Let's see... "Jerk audience tears in the most obvious way possible," that's #1, of course... "Progress through terminal illness while never actually looking ill," that's #59... "Inspire Shane West to make many grand gestures of devotion," #84. Full descriptions of acceptable grand gestures of devotion are in Appendix B.

SHANE WEST

Perfect.

He goes to see his estranged father, DR. DAVID LEE SMITH.

SHANE WEST

Listen, I haven't gotten over hating you for divorcing my mother, John Malkovich in a wig, but I need you to examine a cancer patient despite knowing nothing about her condition or history or the practice of oncology.

DR. DAVID LEE SMITH

Wait, what?

SHANE WEST

FINE! I STILL HATE YOU!

He draws an X next to the first GRAND GESTURE OF DEVOTION.

SHANE WEST

Okay, what else? "Learn to dance," that doesn't sound too hard... "Obtain apologies from jerkass friends," well, I was probably going to get those anyway... "Be the first of two different Sparks heroes to build a telescope"? I know he recycles his own work all the time, but...

AL THOMPSON

That is WACK!

INT. MANDY'S HOUSE

DR. DAVID pays for PRIVATE HOME CARE for MANDY and her PERFECT COMPLEXION. SHANE visits to read to her from her BOOK OF POPULAR INSPIRATIONAL FACEBOOK MEMES.

SHANE WEST

This really isn't how I imagined spending time in your bedroom, but I think I know how we can solve that.
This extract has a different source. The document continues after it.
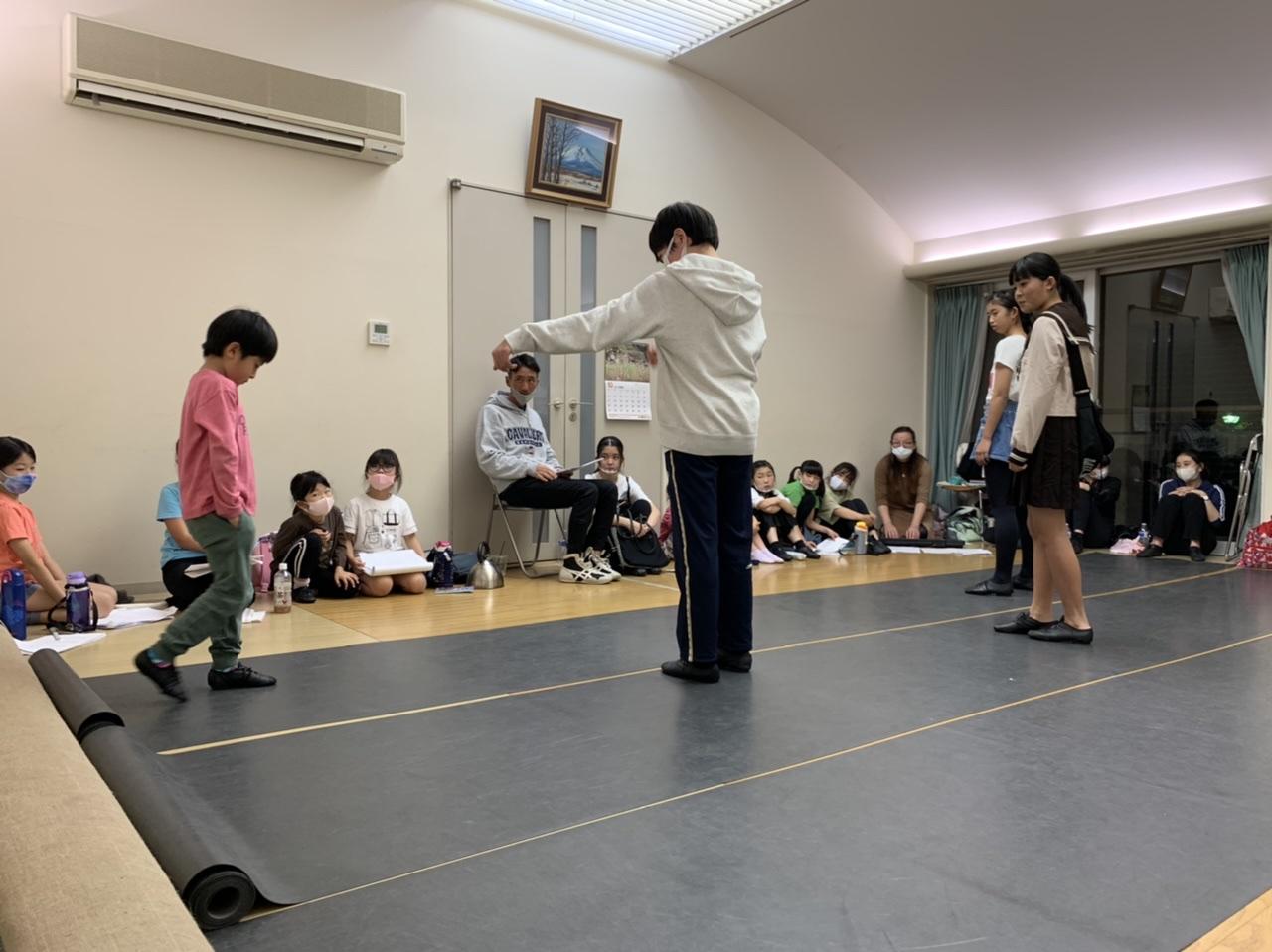 劇の練習です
Marry me.

MANDY MOORE

What real-life, non-religious teenage boy would ask that?

SHANE WEST

None, which makes you wonder why Sparks aged down the real-life 30-something couple this is about.

MANDY MOORE

Well, marriage WOULD let me cross #1 off the list.

They have their WEDDING, officiated by REV. PETER.

REV. PETER COYOTE

Dearly beloved, we are gathered here today to join together this Under Armour model and this Mary Sue in holy matrimony, which is an honorable estate that is--

MANDY MOORE

SPEED IT UP, DAD, HOURS FROM DEATH HERE.

REV. PETER COYOTE

Right, right. You may now have implied, off-screen, Biblically appropriate sex with my daughter.

INT. FOUR YEARS LATER

SHANE goes to visit REV. PETER.

SHANE WEST

I came to tell you that I got into medical school. I wasn't really interested in being a doctor before, but Mandy was, and living her life as she would have lived it was on that grand gesture list.

REV. PETER COYOTE

Was there anything about me on that list?

SHANE WEST

Oh, yeah, #76: "Get my dad to burn his urine-colored short-sleeved button-down shirt."

REV. PETER COYOTE

It's in the dryer. There's a book of matches in the kitchen.

SHANE leaves and goes to stare at some WATER.

SHANE WEST

(voiceover)

"I'll never forget Mandy. I mean, marrying a girl at age 17 who died two months later isn't the sort of thing you forget, but I won't, just so you know. On the other hand, she'll be getting Golden Globe nominations in a few years, so you can forget her performance here, kind of like how they forgot to include walking in a movie called A Walk to Remember."